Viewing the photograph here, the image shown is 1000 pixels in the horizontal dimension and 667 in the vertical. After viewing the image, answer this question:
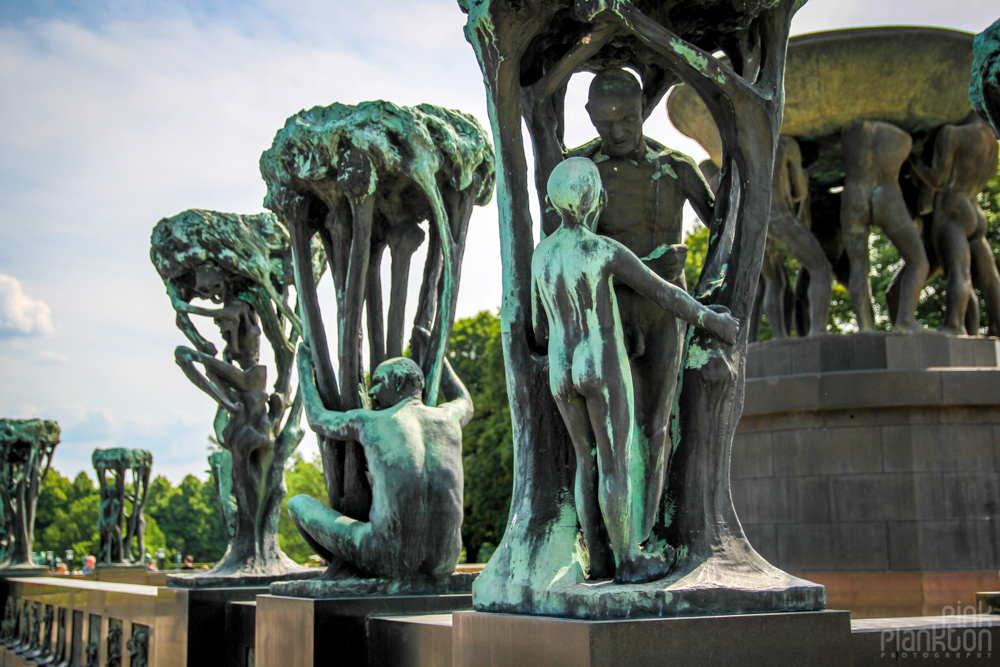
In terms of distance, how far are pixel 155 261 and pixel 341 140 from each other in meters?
3.78

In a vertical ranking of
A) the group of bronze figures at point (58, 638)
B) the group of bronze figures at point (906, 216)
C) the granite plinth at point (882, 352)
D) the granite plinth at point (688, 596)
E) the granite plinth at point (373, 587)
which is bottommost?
the group of bronze figures at point (58, 638)

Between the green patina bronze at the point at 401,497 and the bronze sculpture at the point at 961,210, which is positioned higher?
the bronze sculpture at the point at 961,210

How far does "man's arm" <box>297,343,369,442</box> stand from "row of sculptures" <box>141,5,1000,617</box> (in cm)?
2

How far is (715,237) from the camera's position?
16.3 ft

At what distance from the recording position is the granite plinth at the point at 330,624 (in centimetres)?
624

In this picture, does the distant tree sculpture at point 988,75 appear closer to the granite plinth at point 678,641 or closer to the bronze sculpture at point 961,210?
the granite plinth at point 678,641

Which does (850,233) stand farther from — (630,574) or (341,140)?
(630,574)

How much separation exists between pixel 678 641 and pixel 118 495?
75.0ft

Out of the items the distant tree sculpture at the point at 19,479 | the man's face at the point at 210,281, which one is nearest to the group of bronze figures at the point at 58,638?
the distant tree sculpture at the point at 19,479

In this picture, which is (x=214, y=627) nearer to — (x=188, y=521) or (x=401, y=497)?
(x=401, y=497)

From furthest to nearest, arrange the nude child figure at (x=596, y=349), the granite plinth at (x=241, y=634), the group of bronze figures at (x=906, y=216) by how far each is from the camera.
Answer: the group of bronze figures at (x=906, y=216) → the granite plinth at (x=241, y=634) → the nude child figure at (x=596, y=349)

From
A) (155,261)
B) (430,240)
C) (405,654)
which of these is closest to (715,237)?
(405,654)

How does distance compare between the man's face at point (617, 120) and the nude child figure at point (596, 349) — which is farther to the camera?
the man's face at point (617, 120)

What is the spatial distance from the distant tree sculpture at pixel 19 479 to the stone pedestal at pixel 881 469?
A: 1332 cm
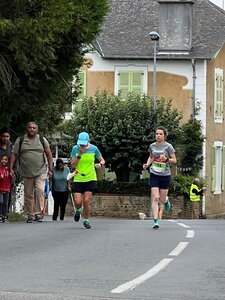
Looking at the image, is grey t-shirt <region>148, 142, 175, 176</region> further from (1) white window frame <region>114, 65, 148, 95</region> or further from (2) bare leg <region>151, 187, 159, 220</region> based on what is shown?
(1) white window frame <region>114, 65, 148, 95</region>

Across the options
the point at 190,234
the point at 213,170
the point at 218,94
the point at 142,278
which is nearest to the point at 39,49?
the point at 190,234

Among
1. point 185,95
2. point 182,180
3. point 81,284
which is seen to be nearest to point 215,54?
point 185,95

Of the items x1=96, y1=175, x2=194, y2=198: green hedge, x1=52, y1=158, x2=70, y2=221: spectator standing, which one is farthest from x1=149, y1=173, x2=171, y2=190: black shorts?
x1=96, y1=175, x2=194, y2=198: green hedge

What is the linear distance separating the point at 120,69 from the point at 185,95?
311cm

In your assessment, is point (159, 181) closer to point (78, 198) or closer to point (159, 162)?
point (159, 162)

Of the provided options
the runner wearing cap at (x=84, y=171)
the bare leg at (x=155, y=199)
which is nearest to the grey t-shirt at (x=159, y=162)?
the bare leg at (x=155, y=199)

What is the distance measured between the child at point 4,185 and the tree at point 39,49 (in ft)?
5.33

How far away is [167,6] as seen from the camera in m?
46.3

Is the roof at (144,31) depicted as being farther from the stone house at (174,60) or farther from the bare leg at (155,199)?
the bare leg at (155,199)

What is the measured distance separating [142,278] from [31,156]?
9852 millimetres

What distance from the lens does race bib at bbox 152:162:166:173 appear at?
18.7 meters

#####

WORK INSTRUCTIONS –
Pictures are to be left out; all else in the entries above is to be quoted exactly.

FINISHED ANSWER –
Viewing the photograph here, the image shown is 1000 pixels in the horizontal dimension and 667 in the vertical. After viewing the image, answer this question:
In terms of distance, how far are pixel 155 261 and pixel 341 140 from each other in meters?
3.78

In a vertical ranking of
A) the group of bronze figures at point (58, 638)
B) the group of bronze figures at point (906, 216)
C) the granite plinth at point (882, 352)
D) the granite plinth at point (688, 596)
E) the granite plinth at point (373, 587)
which is bottommost?
the group of bronze figures at point (58, 638)

Between the green patina bronze at the point at 401,497 and the bronze sculpture at the point at 961,210, which is positioned higher?
the bronze sculpture at the point at 961,210

How far does "man's arm" <box>297,343,369,442</box> stand from "row of sculptures" <box>141,5,1000,617</box> (in cm)?
2

How far is (715,237) from the camera's position?
16.3 ft

At what distance from the recording position is the granite plinth at the point at 330,624 (in centimetres)?
624

In this picture, does the distant tree sculpture at point 988,75 appear closer to the granite plinth at point 678,641 or closer to the bronze sculpture at point 961,210?
the granite plinth at point 678,641

Which does (850,233) stand farther from — (630,574) or (341,140)?
(630,574)

How much separation exists between pixel 678 641 and pixel 118 495?
75.0ft

Out of the items the distant tree sculpture at the point at 19,479 | the man's face at the point at 210,281, which one is nearest to the group of bronze figures at the point at 58,638?
the distant tree sculpture at the point at 19,479

In this picture, which is (x=214, y=627) nearer to — (x=188, y=521) or (x=401, y=497)?
(x=401, y=497)

From furthest to nearest, arrange the nude child figure at (x=596, y=349), the granite plinth at (x=241, y=634), the group of bronze figures at (x=906, y=216) by how far each is from the camera.
Answer: the group of bronze figures at (x=906, y=216) → the granite plinth at (x=241, y=634) → the nude child figure at (x=596, y=349)

From
A) (155,261)
B) (430,240)
C) (405,654)
which of these is closest to (715,237)?
(405,654)

How does distance compare between the man's face at point (617, 120) and the nude child figure at point (596, 349) — which is farther to the camera?
the man's face at point (617, 120)

What is the spatial distance from the distant tree sculpture at pixel 19 479 to the stone pedestal at pixel 881 469?
A: 1332 cm
Looking at the image, is grey t-shirt <region>148, 142, 175, 176</region> further from (1) white window frame <region>114, 65, 148, 95</region> or further from (2) bare leg <region>151, 187, 159, 220</region> based on what is shown?
(1) white window frame <region>114, 65, 148, 95</region>

Across the options
the point at 190,234
the point at 213,170
the point at 218,94
the point at 142,278
which is nearest to the point at 39,49?
the point at 190,234

Among
1. point 185,95
2. point 182,180
3. point 81,284
which is seen to be nearest to point 215,54?
point 185,95

Of the items x1=96, y1=175, x2=194, y2=198: green hedge, x1=52, y1=158, x2=70, y2=221: spectator standing, which one is farthest from x1=149, y1=173, x2=171, y2=190: black shorts?
x1=96, y1=175, x2=194, y2=198: green hedge

What is the linear distance separating the point at 120,69 from the point at 185,95?
311cm

In your assessment, is point (159, 181) closer to point (78, 198) or closer to point (159, 162)?
point (159, 162)

Of the provided options
the runner wearing cap at (x=84, y=171)
the bare leg at (x=155, y=199)
which is nearest to the grey t-shirt at (x=159, y=162)?
the bare leg at (x=155, y=199)

What is the distance measured between the child at point 4,185 and the tree at point 39,49 (in ft)?
5.33

How far away is [167,6] as seen from the camera in m?
46.3

Is the roof at (144,31) depicted as being farther from the stone house at (174,60) or farther from the bare leg at (155,199)?
the bare leg at (155,199)

What is the measured distance separating [142,278] from [31,156]?
9852 millimetres

What distance from the lens does race bib at bbox 152:162:166:173 appear at?
18.7 meters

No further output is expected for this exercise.